Top of Task material

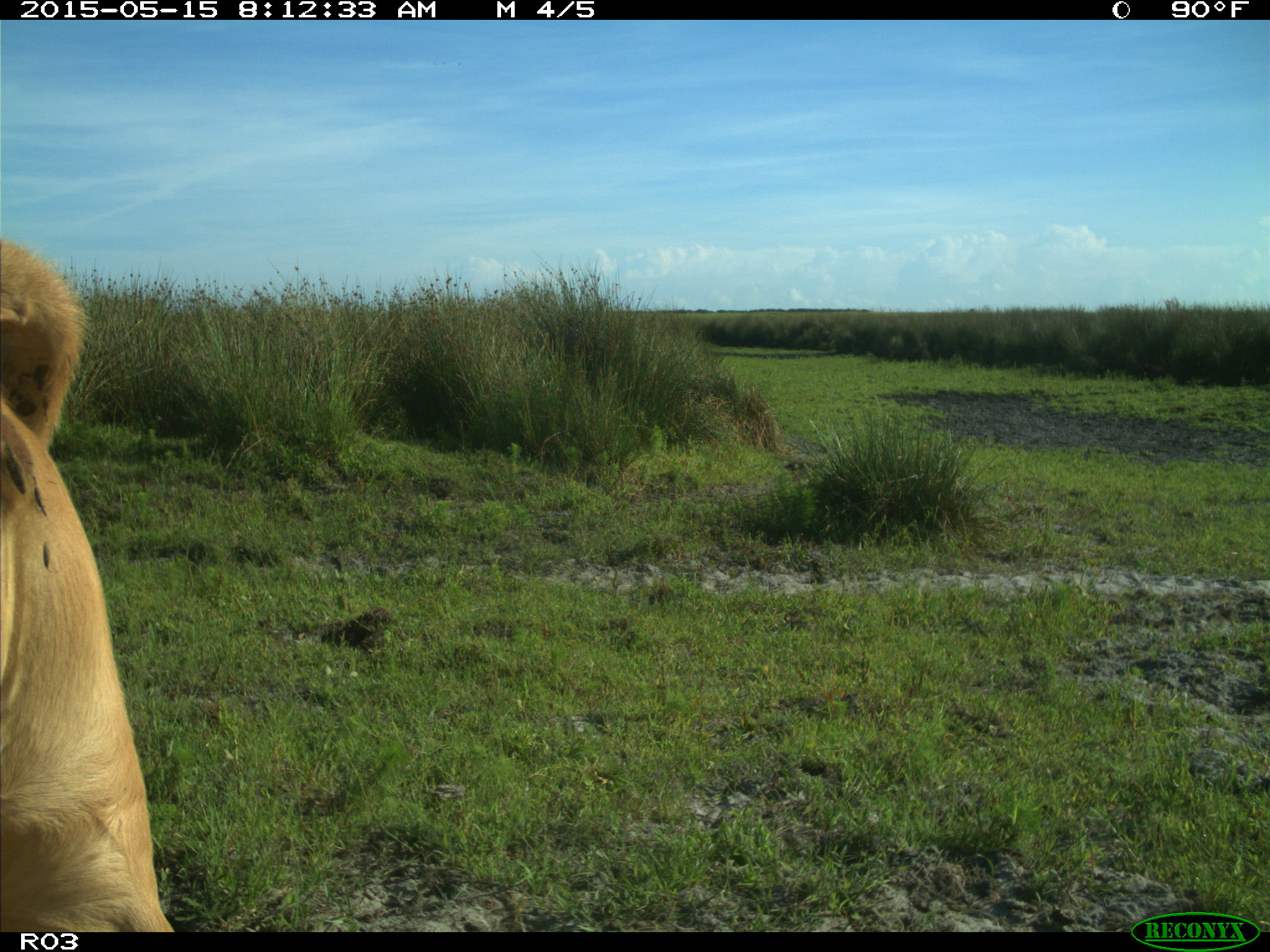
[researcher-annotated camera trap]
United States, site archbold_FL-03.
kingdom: Animalia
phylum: Chordata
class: Mammalia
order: Artiodactyla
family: Bovidae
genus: Bos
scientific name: Bos taurus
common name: domestic cow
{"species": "Bos taurus (domestic cow)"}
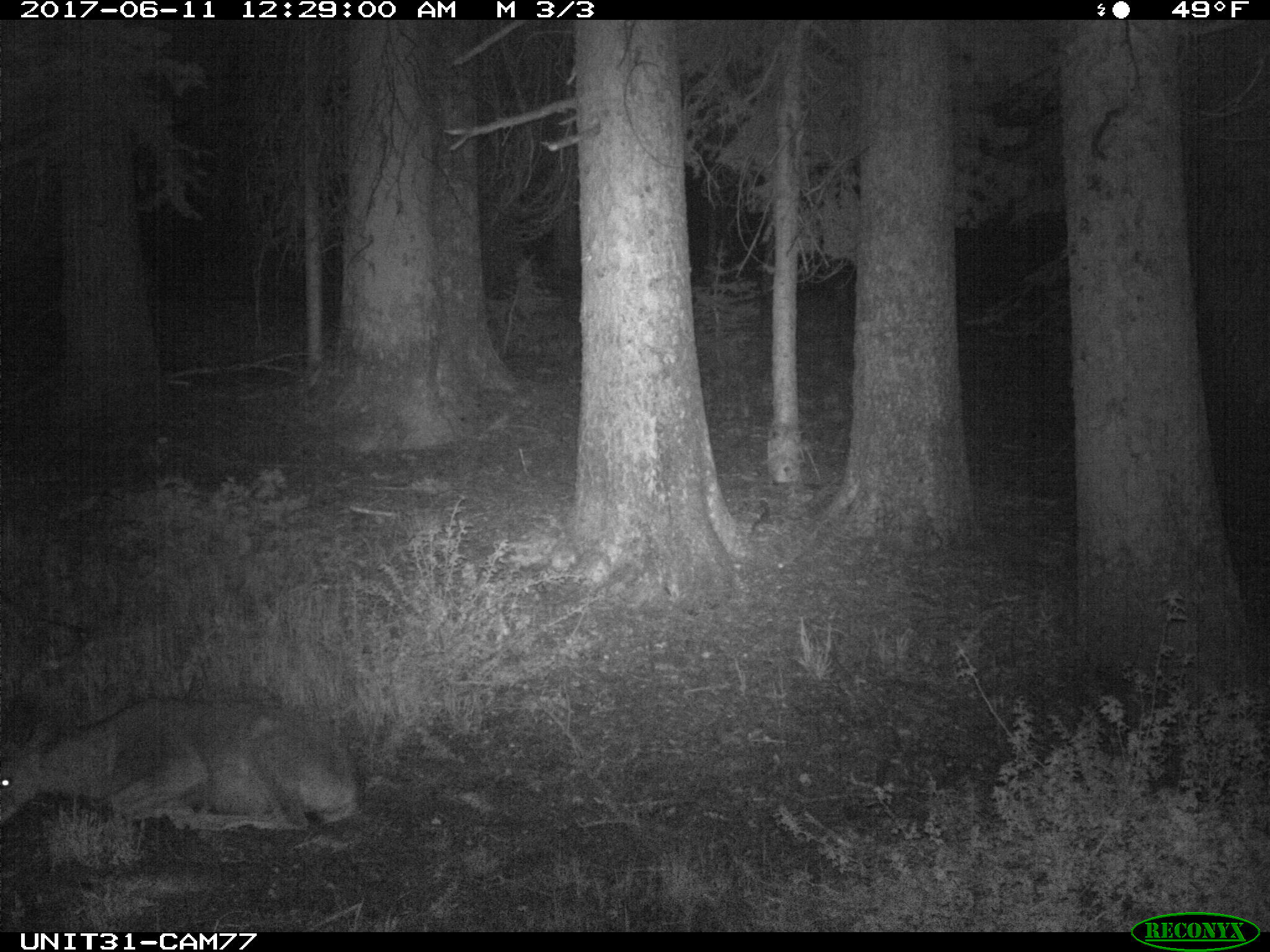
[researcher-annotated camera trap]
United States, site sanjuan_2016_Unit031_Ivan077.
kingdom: Animalia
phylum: Chordata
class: Mammalia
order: Artiodactyla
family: Cervidae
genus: Odocoileus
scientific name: Odocoileus hemionus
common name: mule deer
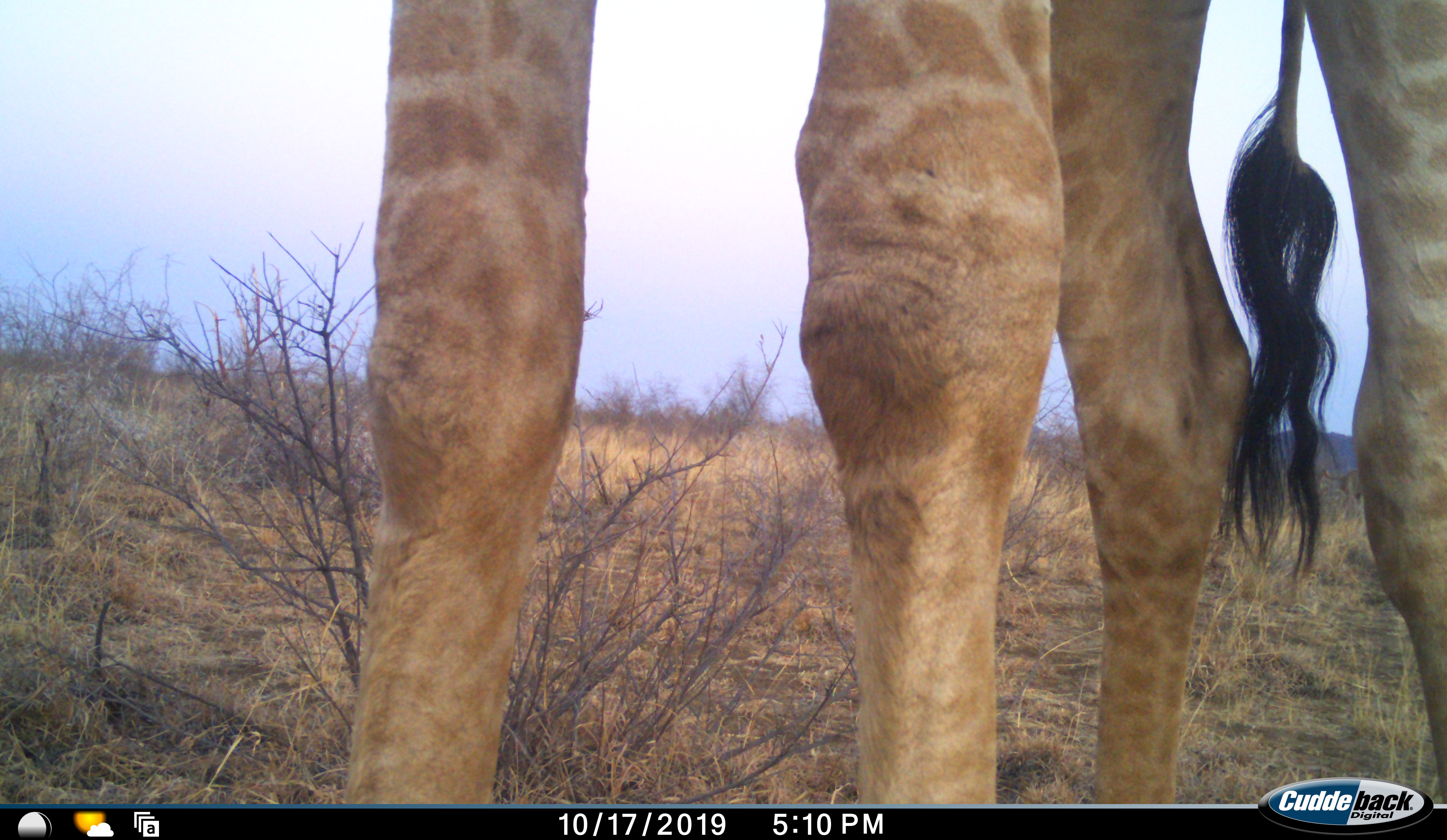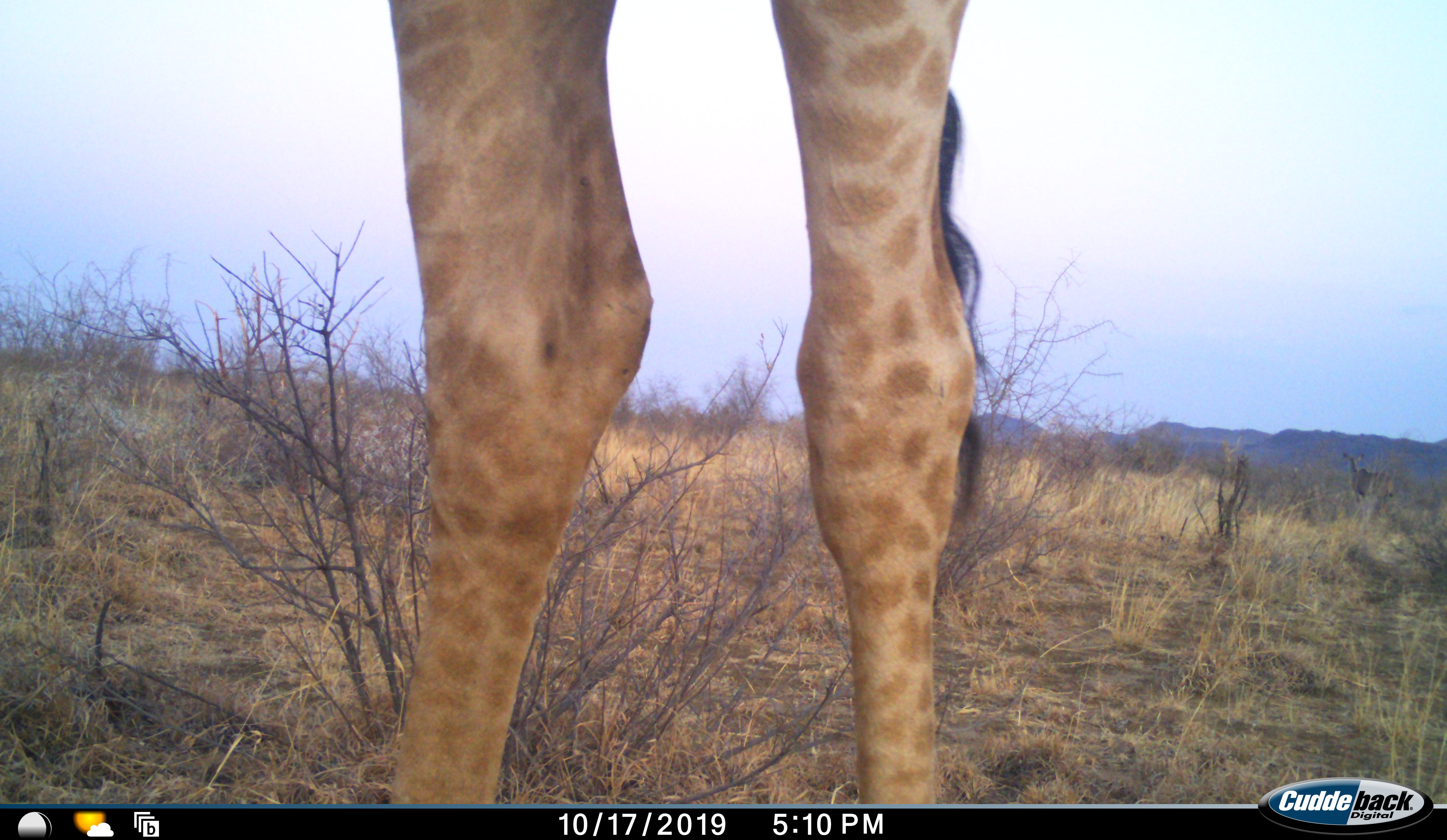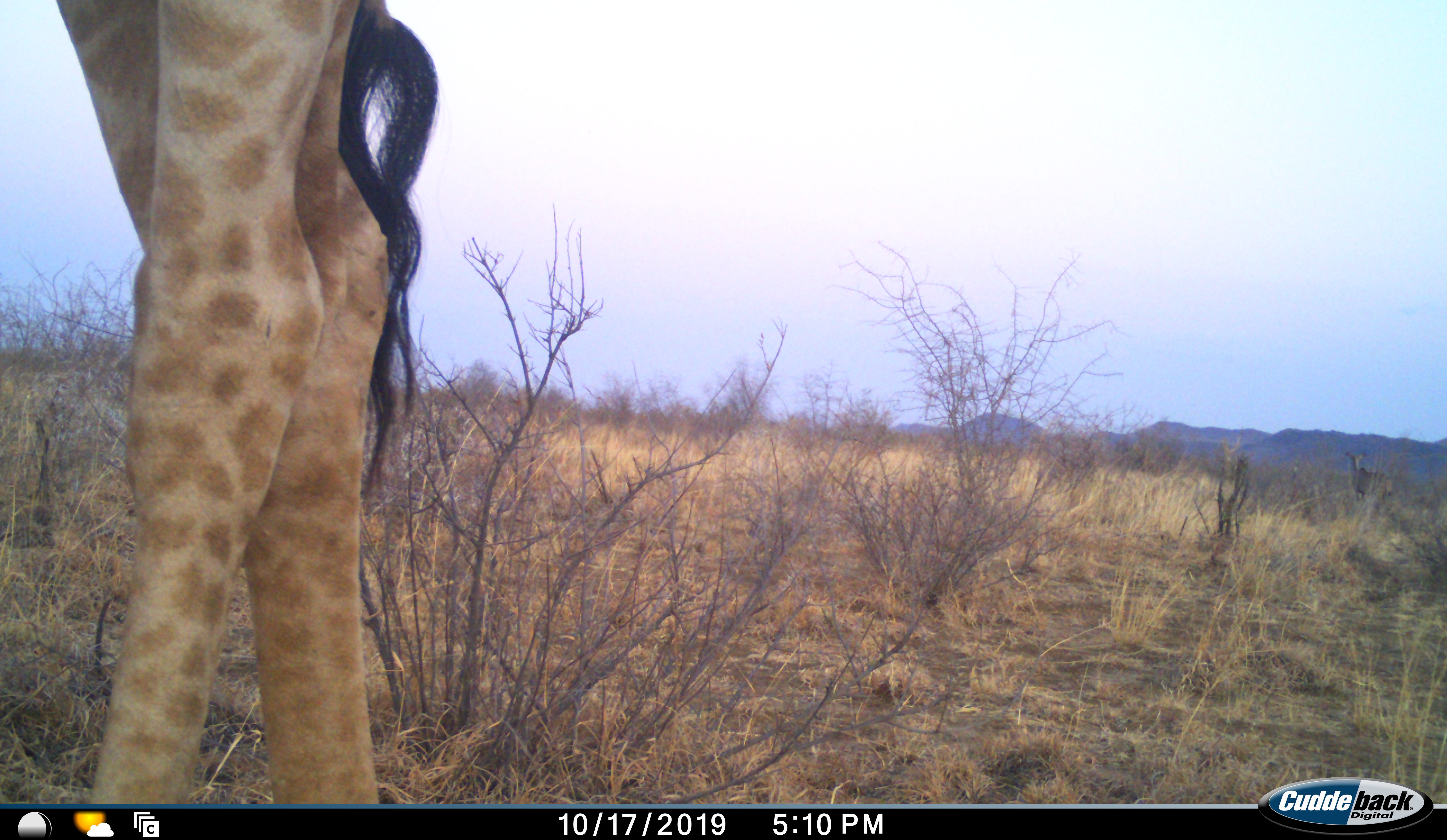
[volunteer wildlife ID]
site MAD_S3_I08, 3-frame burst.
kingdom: Animalia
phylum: Chordata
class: Mammalia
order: Artiodactyla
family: Giraffidae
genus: Giraffa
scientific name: Giraffa camelopardalis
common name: giraffe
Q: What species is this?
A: Giraffe (Giraffa camelopardalis).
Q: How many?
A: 1.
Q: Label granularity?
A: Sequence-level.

Bottom of Task material

*Directions*:
Please transcribe the whole listing above exactly, with the images left out.

*Completed exercise*:
[researcher-annotated camera trap]
United States, site archbold_FL-03.
kingdom: Animalia
phylum: Chordata
class: Mammalia
order: Artiodactyla
family: Bovidae
genus: Bos
scientific name: Bos taurus
common name: domestic cow
{"species": "Bos taurus (domestic cow)"}
[researcher-annotated camera trap]
United States, site sanjuan_2016_Unit031_Ivan077.
kingdom: Animalia
phylum: Chordata
class: Mammalia
order: Artiodactyla
family: Cervidae
genus: Odocoileus
scientific name: Odocoileus hemionus
common name: mule deer
[volunteer wildlife ID]
site MAD_S3_I08, 3-frame burst.
kingdom: Animalia
phylum: Chordata
class: Mammalia
order: Artiodactyla
family: Giraffidae
genus: Giraffa
scientific name: Giraffa camelopardalis
common name: giraffe
Q: What species is this?
A: Giraffe (Giraffa camelopardalis).
Q: How many?
A: 1.
Q: Label granularity?
A: Sequence-level.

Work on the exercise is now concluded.